At the other end of the spectrum, we have Japan, with an average of 954 datasets per service. It's clear that Japan's geospatial strategy is to be highly centralised. Greece, Denmark, and the Czech republic are all similarly focused on being centralised.
The above uses languages as a proxy for country, which holds true for the above languages (though the German ones could also be Swiss or Austrian, but in this case we don't believe they are).
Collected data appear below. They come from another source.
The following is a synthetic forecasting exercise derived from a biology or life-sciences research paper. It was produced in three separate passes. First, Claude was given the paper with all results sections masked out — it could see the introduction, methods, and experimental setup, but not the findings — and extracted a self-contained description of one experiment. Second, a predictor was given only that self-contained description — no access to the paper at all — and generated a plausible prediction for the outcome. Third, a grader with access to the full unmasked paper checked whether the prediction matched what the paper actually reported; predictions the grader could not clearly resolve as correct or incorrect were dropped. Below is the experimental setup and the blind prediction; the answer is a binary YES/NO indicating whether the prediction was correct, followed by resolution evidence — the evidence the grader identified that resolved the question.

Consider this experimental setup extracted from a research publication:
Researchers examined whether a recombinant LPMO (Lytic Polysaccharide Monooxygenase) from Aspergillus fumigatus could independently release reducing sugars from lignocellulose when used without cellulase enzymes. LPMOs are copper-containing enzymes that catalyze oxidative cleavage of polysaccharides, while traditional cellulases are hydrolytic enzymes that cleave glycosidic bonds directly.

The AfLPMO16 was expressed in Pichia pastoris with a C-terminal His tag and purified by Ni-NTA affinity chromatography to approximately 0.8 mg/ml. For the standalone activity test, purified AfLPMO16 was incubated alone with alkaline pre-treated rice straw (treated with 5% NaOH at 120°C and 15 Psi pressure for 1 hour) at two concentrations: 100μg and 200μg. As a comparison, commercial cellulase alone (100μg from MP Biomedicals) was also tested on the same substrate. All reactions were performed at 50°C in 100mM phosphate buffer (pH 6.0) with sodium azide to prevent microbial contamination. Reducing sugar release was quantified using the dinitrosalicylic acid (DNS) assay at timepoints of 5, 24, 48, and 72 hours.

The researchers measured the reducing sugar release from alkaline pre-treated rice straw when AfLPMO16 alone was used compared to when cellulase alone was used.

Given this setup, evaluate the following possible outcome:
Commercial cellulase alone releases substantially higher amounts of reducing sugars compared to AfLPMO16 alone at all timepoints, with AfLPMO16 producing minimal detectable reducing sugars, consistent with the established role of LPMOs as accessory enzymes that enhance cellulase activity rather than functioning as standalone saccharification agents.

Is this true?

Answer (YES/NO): YES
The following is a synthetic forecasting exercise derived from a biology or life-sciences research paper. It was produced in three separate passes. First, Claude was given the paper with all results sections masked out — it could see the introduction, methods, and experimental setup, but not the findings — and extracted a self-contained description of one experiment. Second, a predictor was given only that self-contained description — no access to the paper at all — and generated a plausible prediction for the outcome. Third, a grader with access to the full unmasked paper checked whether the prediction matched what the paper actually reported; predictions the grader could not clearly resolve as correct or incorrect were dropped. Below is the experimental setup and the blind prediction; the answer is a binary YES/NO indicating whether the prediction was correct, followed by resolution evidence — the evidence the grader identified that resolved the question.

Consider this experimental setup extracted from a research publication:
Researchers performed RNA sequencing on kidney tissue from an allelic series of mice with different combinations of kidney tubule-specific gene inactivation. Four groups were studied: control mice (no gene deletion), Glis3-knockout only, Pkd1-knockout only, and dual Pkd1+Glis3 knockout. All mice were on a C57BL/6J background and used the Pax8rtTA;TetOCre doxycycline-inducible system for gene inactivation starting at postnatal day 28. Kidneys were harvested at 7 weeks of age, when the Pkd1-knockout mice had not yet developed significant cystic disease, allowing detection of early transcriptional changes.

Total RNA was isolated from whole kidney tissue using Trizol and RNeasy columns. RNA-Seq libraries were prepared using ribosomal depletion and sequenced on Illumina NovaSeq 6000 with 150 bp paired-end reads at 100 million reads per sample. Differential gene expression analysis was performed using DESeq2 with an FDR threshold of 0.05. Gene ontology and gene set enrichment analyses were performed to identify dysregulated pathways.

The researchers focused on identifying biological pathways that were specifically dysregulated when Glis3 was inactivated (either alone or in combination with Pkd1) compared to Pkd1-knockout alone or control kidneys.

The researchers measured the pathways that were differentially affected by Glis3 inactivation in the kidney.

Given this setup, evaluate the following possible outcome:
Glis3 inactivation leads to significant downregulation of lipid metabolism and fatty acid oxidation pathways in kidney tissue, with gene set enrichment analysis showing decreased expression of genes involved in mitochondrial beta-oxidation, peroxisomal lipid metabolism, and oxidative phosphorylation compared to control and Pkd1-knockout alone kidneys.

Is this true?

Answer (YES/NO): NO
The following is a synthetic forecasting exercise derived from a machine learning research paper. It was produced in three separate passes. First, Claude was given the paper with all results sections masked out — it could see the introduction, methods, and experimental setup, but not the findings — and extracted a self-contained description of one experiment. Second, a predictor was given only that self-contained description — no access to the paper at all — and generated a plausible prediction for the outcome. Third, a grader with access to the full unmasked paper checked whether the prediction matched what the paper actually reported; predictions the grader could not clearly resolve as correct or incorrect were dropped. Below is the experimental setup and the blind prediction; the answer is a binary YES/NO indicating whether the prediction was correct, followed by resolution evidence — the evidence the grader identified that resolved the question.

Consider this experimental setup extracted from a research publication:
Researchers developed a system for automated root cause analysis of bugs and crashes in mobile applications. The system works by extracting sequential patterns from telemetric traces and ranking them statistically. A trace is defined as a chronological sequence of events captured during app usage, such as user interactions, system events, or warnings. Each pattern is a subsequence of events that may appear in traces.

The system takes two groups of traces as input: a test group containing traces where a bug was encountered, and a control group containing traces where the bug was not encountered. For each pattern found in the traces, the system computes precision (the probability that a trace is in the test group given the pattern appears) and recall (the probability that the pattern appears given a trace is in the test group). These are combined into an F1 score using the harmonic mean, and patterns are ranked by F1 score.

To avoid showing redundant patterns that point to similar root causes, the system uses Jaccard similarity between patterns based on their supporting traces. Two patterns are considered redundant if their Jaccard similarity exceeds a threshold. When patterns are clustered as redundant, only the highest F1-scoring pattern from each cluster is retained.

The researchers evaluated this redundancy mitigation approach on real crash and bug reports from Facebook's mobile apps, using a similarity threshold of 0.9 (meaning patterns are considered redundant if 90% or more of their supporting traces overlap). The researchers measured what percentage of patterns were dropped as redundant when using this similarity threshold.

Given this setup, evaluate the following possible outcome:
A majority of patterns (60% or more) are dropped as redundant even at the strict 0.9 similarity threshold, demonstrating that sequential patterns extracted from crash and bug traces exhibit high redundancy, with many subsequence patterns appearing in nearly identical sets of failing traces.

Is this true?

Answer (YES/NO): YES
Portuguese is another matter. We can't make the same claim for Portugal because most of the Portuguese datasets are actually coming from .br
domains, at a ratio of about 7 Brazilian datasets for 1 dataset from Portugal. This also makes it hard to draw country-level conclusions about other widely spread languages (English, French, Spanish in particular).
Conclusion
In the above, we've used language as a proxy for country. In the past, we've done similar investigations using Country level domains, and seem similar conclusions (not posted to this blog). So it's nice to see things verified using a completely separate mechanism. In summary:
- People and organisations remain terrible at creating metadata.
- Germany has a very service-focused architecture, probably a consequence of governmental policy.
- Japan and Greece are very centralised in their geospatial services.
- Language detection is an interesting if difficult problem, especially on small samples of text.